• _Problem description_:
The lines below that include the word "United" are to be reported.

• _Given information_:
───

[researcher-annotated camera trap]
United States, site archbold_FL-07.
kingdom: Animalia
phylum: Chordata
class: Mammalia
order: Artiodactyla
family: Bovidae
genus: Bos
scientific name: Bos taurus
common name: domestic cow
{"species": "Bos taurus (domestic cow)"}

───

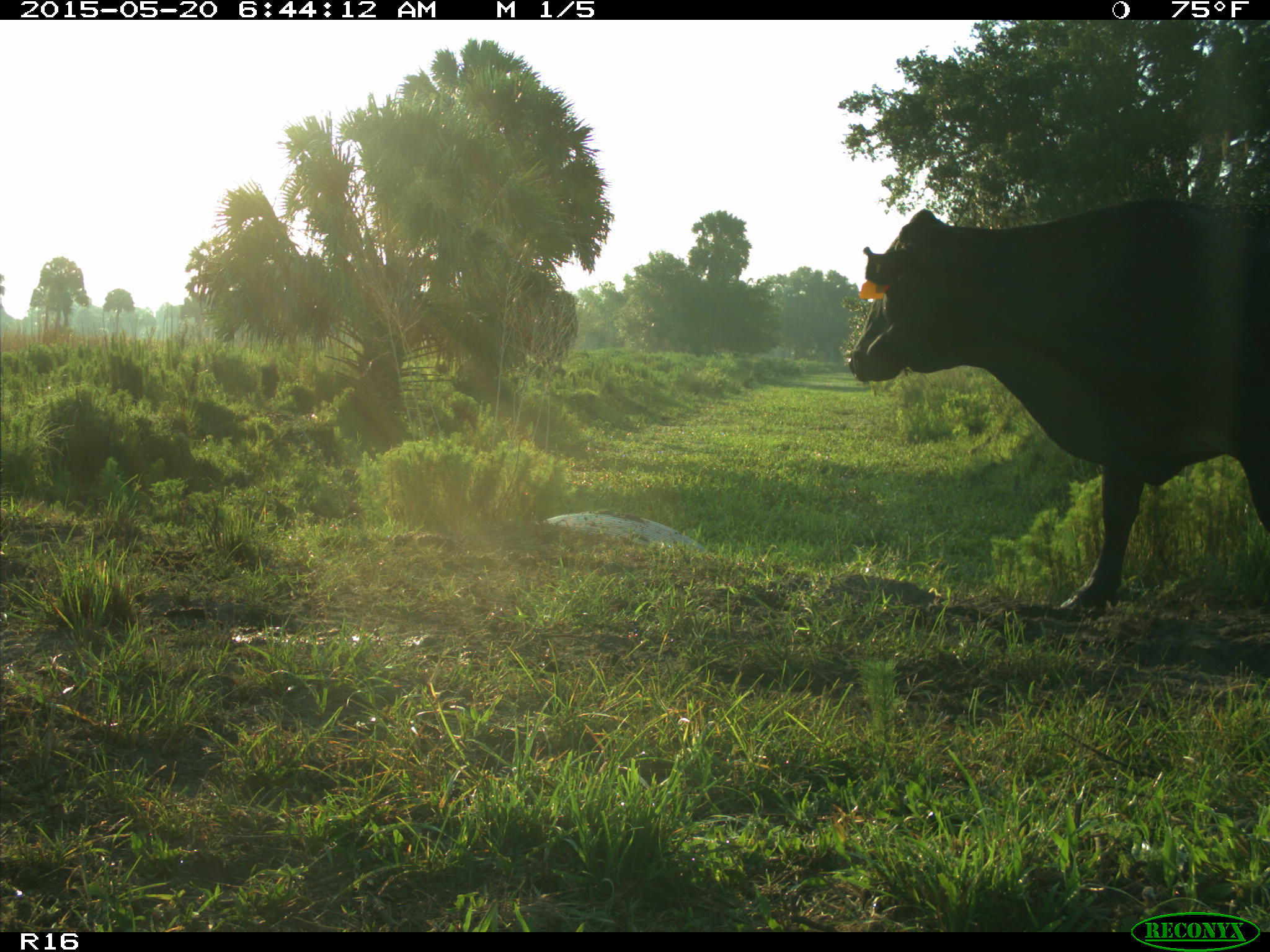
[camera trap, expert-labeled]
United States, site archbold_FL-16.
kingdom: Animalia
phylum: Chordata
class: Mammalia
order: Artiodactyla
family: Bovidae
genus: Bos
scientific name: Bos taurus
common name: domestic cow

───

• _Reply to the task_:
United States, site archbold_FL-07.
United States, site archbold_FL-16.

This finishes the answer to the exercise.